● **INSTRUÇÃO 1**
Conta quantas das linhas de dados mais abaixo contêm a palavra "large". Responde apenas com esse número.

Imagina o ontem. Imagina o hoje.
Hoje há silêncio.
Não há risos, nem vizinhos a chamar. Não há brincadeiras no caminho.
As crianças? Sim, há algumas crianças. Menos que ontem, mas ainda há.
Mas não estão ali a brincar.
Não há tempo. Não há segurança. Não há bolas feitas de meias já esfarrapadas.
As crianças já foram para a escola. Passaram no caminho, mas passaram nos carros dos pais. Nem as ouves ou vês.
E quando terminaram as aulas?
Também já passaram. Novamente no carro dos pais. Algumas (poucas), na camionete.
Mas iam a caminho da academia, da explicação, das mil e uma atividades que têm para preencher o pouco tempo livre que ficou da escola.

● **INSTRUÇÃO 2**
No texto sobre o silêncio de hoje, porque é que não se ouvem nem se veem as crianças a caminho da escola?

● **DADOS GUARDADOS**
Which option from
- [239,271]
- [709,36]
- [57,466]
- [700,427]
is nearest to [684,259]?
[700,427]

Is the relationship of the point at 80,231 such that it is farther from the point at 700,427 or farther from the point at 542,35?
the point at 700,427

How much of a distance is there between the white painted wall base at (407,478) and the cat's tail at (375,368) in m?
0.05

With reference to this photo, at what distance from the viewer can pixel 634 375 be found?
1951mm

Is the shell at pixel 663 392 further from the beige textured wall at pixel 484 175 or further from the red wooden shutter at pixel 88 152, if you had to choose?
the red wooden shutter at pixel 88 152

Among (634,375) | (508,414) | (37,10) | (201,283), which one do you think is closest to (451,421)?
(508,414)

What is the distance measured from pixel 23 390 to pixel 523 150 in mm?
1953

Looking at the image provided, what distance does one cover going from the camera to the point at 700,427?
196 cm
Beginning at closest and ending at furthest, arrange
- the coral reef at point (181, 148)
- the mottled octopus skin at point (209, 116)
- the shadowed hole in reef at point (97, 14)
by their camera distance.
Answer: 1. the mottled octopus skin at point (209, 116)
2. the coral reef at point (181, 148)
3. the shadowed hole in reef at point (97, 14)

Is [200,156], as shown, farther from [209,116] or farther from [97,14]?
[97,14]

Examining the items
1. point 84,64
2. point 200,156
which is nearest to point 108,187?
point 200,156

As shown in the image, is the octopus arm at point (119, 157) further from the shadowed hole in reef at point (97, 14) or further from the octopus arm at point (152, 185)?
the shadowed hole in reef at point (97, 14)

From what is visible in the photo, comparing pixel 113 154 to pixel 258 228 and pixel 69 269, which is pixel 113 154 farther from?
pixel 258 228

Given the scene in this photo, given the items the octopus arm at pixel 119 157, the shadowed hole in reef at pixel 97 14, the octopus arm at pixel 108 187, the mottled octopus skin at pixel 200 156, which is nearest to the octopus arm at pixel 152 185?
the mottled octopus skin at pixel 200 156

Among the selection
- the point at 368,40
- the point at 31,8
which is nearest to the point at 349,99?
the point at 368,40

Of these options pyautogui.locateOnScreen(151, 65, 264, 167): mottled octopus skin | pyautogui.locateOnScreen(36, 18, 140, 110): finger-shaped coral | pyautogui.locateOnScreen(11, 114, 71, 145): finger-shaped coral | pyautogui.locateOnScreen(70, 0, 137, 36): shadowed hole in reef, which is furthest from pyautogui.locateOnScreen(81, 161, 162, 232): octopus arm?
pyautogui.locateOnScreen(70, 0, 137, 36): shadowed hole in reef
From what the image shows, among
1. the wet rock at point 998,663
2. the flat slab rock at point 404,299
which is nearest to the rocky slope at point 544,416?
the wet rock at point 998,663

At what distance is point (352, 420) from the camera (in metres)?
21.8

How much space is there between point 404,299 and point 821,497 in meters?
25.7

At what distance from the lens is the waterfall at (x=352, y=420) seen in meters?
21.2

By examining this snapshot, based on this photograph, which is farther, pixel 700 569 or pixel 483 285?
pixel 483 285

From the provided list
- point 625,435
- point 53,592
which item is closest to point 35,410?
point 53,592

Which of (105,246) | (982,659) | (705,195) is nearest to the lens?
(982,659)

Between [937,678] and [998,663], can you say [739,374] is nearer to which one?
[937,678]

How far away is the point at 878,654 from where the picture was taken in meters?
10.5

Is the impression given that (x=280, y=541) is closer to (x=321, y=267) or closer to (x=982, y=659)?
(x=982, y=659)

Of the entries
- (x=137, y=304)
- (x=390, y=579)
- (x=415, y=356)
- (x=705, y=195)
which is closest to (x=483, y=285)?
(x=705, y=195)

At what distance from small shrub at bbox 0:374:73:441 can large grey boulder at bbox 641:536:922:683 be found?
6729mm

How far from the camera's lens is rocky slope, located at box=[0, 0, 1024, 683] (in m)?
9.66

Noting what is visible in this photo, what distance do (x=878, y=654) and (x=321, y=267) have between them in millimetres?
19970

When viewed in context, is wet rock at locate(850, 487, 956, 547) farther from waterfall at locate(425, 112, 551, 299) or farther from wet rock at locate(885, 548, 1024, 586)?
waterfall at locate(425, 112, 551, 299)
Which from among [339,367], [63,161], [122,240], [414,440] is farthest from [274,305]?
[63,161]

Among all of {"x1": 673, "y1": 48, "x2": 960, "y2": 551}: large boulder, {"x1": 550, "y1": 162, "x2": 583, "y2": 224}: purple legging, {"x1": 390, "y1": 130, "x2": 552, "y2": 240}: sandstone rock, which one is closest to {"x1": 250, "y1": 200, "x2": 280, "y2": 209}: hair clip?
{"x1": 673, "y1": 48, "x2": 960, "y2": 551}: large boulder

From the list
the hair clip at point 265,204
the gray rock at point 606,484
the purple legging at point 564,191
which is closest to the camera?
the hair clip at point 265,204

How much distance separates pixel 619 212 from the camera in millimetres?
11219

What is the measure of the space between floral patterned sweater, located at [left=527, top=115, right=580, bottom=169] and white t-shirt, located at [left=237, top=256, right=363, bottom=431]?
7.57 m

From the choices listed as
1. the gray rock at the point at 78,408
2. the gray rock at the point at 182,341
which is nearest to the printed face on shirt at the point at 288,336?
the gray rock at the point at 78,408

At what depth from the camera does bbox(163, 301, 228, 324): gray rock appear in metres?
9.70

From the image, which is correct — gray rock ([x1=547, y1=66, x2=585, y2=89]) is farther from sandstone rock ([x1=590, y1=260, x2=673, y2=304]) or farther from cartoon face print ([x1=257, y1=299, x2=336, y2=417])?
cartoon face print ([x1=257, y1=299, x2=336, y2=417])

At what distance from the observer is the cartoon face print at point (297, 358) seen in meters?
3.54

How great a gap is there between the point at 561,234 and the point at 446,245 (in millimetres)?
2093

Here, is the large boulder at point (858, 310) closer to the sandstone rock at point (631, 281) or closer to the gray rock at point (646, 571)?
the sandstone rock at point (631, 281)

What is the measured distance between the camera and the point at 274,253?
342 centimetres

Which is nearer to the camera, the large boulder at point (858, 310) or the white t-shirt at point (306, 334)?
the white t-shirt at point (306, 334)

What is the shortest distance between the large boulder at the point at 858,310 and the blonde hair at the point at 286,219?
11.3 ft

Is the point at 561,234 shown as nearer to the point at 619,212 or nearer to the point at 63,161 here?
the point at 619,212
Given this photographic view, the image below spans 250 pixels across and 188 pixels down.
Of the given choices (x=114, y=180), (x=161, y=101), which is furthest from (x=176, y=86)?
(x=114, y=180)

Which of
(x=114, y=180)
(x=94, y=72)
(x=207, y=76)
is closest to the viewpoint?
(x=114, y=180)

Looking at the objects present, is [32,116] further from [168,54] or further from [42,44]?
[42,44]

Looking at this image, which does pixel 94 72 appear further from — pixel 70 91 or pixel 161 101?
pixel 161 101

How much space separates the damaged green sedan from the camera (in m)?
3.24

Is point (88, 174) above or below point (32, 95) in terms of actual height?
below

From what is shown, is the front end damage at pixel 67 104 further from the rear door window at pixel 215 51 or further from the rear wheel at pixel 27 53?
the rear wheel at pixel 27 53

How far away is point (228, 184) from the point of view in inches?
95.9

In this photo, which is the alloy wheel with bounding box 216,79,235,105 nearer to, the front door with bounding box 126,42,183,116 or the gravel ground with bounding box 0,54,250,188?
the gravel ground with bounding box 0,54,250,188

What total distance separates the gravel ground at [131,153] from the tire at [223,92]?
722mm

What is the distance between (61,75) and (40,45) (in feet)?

● **RESULTADO 1**
6

● **RESULTADO 2**
As crianças passam no caminho, mas passam nos carros dos pais. Por isso não se ouvem nem se veem.